YOUR OBJECTIVE » Only one stretch of the records below is wanted: the lines from the one holding "heavy rains." through the one holding "enough since quince". Return it exactly, both ends included.

(Dataset entries)
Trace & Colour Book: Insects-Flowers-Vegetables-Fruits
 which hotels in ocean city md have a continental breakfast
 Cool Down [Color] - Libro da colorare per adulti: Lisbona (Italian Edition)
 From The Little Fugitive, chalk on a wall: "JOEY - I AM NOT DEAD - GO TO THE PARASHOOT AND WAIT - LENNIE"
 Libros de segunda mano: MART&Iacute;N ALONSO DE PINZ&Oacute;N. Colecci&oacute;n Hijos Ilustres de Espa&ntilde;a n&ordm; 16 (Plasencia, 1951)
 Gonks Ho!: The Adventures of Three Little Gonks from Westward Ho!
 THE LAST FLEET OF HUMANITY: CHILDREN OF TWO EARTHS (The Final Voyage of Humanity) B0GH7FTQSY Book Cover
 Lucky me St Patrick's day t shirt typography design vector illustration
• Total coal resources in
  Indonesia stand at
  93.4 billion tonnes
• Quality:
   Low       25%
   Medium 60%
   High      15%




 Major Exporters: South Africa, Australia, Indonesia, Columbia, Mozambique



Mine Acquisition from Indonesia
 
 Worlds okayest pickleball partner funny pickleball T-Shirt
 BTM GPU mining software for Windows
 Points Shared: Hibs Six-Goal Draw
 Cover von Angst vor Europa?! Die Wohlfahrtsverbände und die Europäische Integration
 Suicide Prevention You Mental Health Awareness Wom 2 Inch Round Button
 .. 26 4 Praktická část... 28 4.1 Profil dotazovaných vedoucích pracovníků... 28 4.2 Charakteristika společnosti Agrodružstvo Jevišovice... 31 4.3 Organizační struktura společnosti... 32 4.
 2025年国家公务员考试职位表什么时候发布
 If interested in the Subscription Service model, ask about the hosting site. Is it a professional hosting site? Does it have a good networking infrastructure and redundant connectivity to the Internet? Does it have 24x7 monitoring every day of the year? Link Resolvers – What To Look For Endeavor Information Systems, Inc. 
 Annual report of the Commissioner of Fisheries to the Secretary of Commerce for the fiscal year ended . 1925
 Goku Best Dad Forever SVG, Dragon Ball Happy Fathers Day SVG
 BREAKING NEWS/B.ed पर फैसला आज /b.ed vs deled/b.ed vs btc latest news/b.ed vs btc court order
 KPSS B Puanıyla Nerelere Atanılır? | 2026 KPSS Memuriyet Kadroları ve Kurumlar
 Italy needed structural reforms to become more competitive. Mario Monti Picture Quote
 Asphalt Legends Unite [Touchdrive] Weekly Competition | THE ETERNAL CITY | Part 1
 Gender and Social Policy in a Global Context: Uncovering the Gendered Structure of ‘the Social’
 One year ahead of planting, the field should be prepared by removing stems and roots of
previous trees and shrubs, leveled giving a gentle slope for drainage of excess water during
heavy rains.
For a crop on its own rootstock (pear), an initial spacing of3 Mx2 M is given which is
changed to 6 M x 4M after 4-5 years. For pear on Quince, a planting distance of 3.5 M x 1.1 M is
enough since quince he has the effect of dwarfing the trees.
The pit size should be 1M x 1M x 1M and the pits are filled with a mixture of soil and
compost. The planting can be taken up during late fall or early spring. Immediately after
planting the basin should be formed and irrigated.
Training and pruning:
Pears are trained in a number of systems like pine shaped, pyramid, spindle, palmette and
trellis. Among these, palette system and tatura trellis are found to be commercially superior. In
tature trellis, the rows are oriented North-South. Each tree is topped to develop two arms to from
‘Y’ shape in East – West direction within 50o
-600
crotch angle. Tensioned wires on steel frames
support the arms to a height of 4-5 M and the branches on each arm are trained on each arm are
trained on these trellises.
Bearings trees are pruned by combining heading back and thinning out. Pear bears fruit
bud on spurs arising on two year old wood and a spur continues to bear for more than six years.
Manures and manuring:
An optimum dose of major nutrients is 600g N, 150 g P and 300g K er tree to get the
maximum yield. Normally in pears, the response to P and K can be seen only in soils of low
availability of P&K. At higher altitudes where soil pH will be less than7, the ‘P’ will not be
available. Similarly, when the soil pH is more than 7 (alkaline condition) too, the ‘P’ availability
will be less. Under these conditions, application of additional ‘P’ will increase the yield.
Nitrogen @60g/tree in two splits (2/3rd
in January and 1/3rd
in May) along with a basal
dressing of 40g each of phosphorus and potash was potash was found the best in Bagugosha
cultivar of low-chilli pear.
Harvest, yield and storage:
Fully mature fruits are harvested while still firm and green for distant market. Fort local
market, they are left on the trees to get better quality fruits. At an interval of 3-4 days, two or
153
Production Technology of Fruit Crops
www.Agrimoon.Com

SOLUTION FOR THIS EXERCISE »
heavy rains.
For a crop on its own rootstock (pear), an initial spacing of3 Mx2 M is given which is
changed to 6 M x 4M after 4-5 years. For pear on Quince, a planting distance of 3.5 M x 1.1 M is
enough since quince he has the effect of dwarfing the trees.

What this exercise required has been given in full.